Nous sommes ravis d’avoir persévéré parce qu’en définitive, nous obtenons un aperçu de la vie fascinante d’une politicienne de grande notoriété, qui reste néanmoins peu orthodoxe. Beauty nous fait part de ses souvenirs d’une enfance qui ne la prédestinait pas à l’éminente carrière qui est la sienne. Elle nous confie pourquoi, allant à contre-courant de la mouvance, elle a décidé de se lancer dans l’agriculture et se rappelle avec moult détails le jour où elle a appris qu’elle avait été nommée ministre. En fait, une fois que nous avons Beauty au téléphone, elle parle avec enthousiasme sans pouvoir s’arrêter. « Pardonnez-moi, je suis une femme politique, je parle trop ! », s’excuse-t-elle, facétieuse. Révélant sa franchise naturelle, elle ajoute : « Merci de m’avoir relancée sans relâche pour cet interview. Je n’avais pas réalisé que j’avais tant à raconter sur mon histoire personnelle. Je suis si heureuse de cette opportunité que vous m’avez donnée d’apprécier d’où je viens et ce que j’ai accompli ».
Vous ne venez pas d’une longue descendance de politiciens. Quelles sont vos origines familiales ?

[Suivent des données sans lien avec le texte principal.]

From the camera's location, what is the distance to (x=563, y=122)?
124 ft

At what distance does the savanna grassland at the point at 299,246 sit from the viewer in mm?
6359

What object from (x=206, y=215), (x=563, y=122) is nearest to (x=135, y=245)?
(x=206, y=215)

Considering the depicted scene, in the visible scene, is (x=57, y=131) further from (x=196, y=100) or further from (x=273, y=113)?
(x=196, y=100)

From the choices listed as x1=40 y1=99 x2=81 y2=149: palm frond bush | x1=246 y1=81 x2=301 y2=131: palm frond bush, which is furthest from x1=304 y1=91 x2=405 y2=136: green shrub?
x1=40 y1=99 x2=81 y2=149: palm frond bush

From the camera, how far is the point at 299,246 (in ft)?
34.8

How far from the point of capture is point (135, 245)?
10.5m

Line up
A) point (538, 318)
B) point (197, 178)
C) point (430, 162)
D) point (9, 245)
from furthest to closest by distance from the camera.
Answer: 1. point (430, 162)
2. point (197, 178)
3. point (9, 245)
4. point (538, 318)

C’est vrai. J’ai grandi à Selibe Phikwe, une petite ville minière située dans l’est du Botswana où mon père était mineur. Ma mère restait au foyer pour s’occuper de ses enfants et quand nous sommes entrés dans l’adolescence, elle a créé une petite entreprise d’import. Elle se rendait en Afrique du Sud, où la terre est plus fertile, pour acheter des fruits et des légumes avant de revenir les vendre dans notre communauté. Je me relayais avec mon frère pour l’accompagner et pour l’aider. Mes parents étaient à mille lieues de la sphère politique, mais j’ai pu y accéder à force de travail, une attitude que mes parents avaient instillée en moi.

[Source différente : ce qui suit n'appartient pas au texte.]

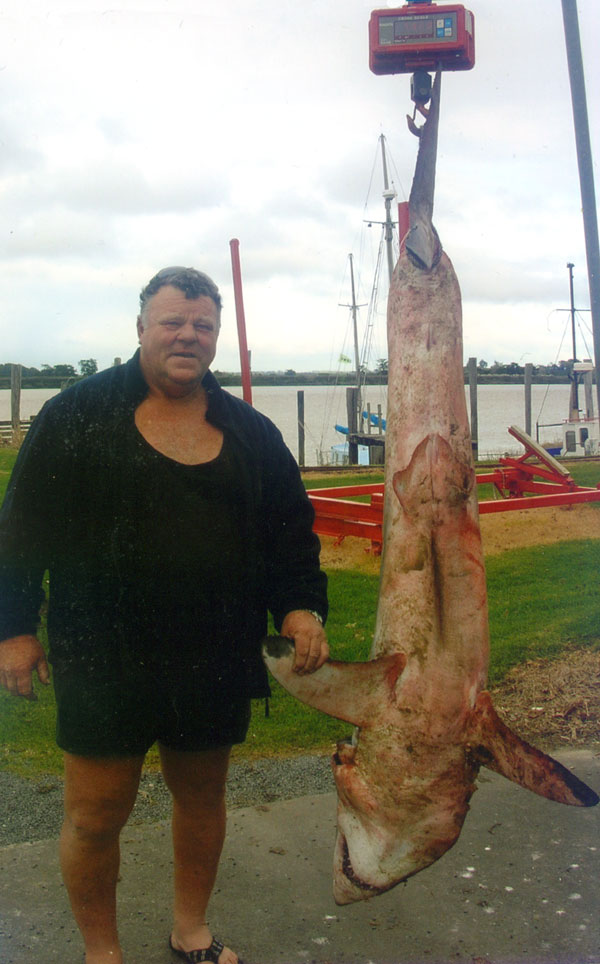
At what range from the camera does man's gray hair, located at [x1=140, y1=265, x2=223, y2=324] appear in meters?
2.18

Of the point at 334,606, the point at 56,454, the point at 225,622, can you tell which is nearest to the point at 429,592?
the point at 225,622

Comment avez-vous fait pour trouver un emploi de bureau chez un diamantaire ?
Ma tante a eu une forte influence sur mes choix de vie. Son fils fut l’un des rares Botswanais à être diplômé de Harvard. Elle était stricte, avait de grandes ambitions pour mon parcours académique et elle m’a poussé à devenir médecin. Mais j’ai toujours eu un caractère bien trempé et j’ai choisi ma propre voie. Quand je me suis inscrite à un cursus en commerce et systèmes de l’information, ma décision est mal passée. Elle m’a lancé, avec une pointe de sarcasme : « Bon choix ! Quand tu auras ton diplôme, tu pourras gérer l’entreprise de tomates de ta mère. » J’ai trouvé que cette perspective était absurde et ça m’avait légèrement offensée. L’ironie du sort, c’est que je suis aujourd’hui la fière propriétaire d’une exploitation maraîchère de 35 hectares et ma tante est devenue l’un de mes soutiens les plus enthousiastes.

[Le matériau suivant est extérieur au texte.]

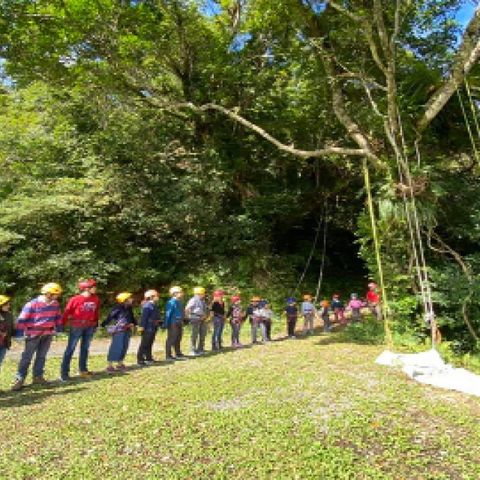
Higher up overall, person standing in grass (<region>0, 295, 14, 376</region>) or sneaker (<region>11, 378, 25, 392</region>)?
person standing in grass (<region>0, 295, 14, 376</region>)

Après l’université, j’ai trouvé un emploi bien payé comme technologue en système chez De Beers, la compagnie de diamants. C’est là que tous les diplômés voulaient travailler à cause du salaire et des avantages, mais au bout d’un moment, je ne me suis pas sentie à ma place. Quand l’activité a ralenti pendant la récession de 2008, on nous a demandé d’attendre sagement que le marché européen reparte et j’ai trouvé cette stratégie frustrante et démoralisante.
Qu’est-ce qui vous a motivée à vous lancer dans l’agriculture au tout début ?
Après avoir visité des centaines de fermes en Afrique du Sud avec ma mère, j’ai appris à apprécier la vie à la ferme. Et j’ai fait mes calculs : avec son entreprise maraîchère, ma mère se faisait plus d’argent que moi par semaine ! J’ai pensé que si j’ouvrais une exploitation, ma mère n’aurait plus à parcourir de longues distances et elle pourrait acheter ses produits chez moi. De plus, au Botswana, nous avons la chance d’avoir accès à d’énormes surfaces de terres. Notre pays fait peu ou prou la taille de la France pour une population de 2,1 millions d’habitants seulement. Enfin, je voulais contribuer à rendre mon pays plus autosuffisant.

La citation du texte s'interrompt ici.